Center One: The Columbian Exchange and Mercantilism

Use your textbook and the placard to answer the following questions.

  1. What is the definition, in your textbook’s glossary, of the Columbian Exchange?
  1. On the map of the world, clearly fill in the items which were exchanged between the Europe, Africa, and the Americas.Use p. 138 in your textbook to complete this portion.

Use the last 3 paragraphs on p.137 to answer #3 and #4.

  1. In your opinion, what were the most beneficial aspects of the Columbian Exchange? (BE SPECIFIC in justifying your answer!)
  1. In your opinion, what were the most harmful aspects of the Columbian Exchange? (BE SPECIFIC in justifying your answer!)
  1. Write down the definition of “mercantilism” from the placard.
  1. Do you think mercantilism a good policy for all countries involved? Why or why not?

Center Two: Animals

Use the article to answer the following questions.

  1. Which had more domesticated animals, Europe or the Americas?
  1. Why did the livestock from the Europe thrive in the Americas?
  1. What resources did animals provide to people that raised them?
  1. Why were the Aztecs afraid of horses at first?
  1. Create a small chart showing positive and negative results of bringing the pig to the Americas.

Positive Impacts of the pig / Negative Impacts of the pig
  1. What were the only domesticated animals that native people had in North America?
  1. South America?
  1. Which new animal do you think brought the most change to life in the Americas?

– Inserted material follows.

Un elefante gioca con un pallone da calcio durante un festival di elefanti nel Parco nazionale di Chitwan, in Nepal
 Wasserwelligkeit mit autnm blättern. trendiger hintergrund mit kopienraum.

Why?
  1. Pretend that you are a Native American who has just received your first horse. List as many possible uses for the horse in your daily life as possible. Include uses of a horse that has died!

Center Three: Food

Use the article to answer the following questions:

  1. What is the Columbian Exchange?
  1. What were some differences in environment between the Americas and Europe?
  1. How did the new plants that Columbus brought to the Americas change life?
  1. How do new food crops help people?
  1. Do you think new food crops helped Europeans or Americans more? Why?
  1. Where did the following foods/plants originate? Carefully read the text and fill out the chart – it can be tricky!

Plant and Food Origins
Plant / Origin
Tobacco
Potato
Sugar Cane
Pumpkin
Lemon
Crab grass

Center Four: The Columbian Exchange and Slavery

Use the articles to answer the following questions:

  1. Use the blank map and illustrate the routes used and items traded in the Triangular Trade. Indicate with an arrow and a label, which portion was known as the “Middle Passage.”

  1. Define Middle Passage from the glossary.
  1. Look at the masking tape marked out on the floor. Can you fit inside the amount of space given to each slave on board ships in the middle passage?Try it out - - Describe how you might feel if you had to fit into that space for several months.
  1. Look at the pictures depicting slave ships. Now, read the excerpt in the article from Olaudah Equiano toward the bottom. Equiano was a high-status person from Nigeria who was forced into slavery and later wrote a book about his experience. What conditions aboard a slave ship would you have found most intolerable? What would you have done in those circumstances?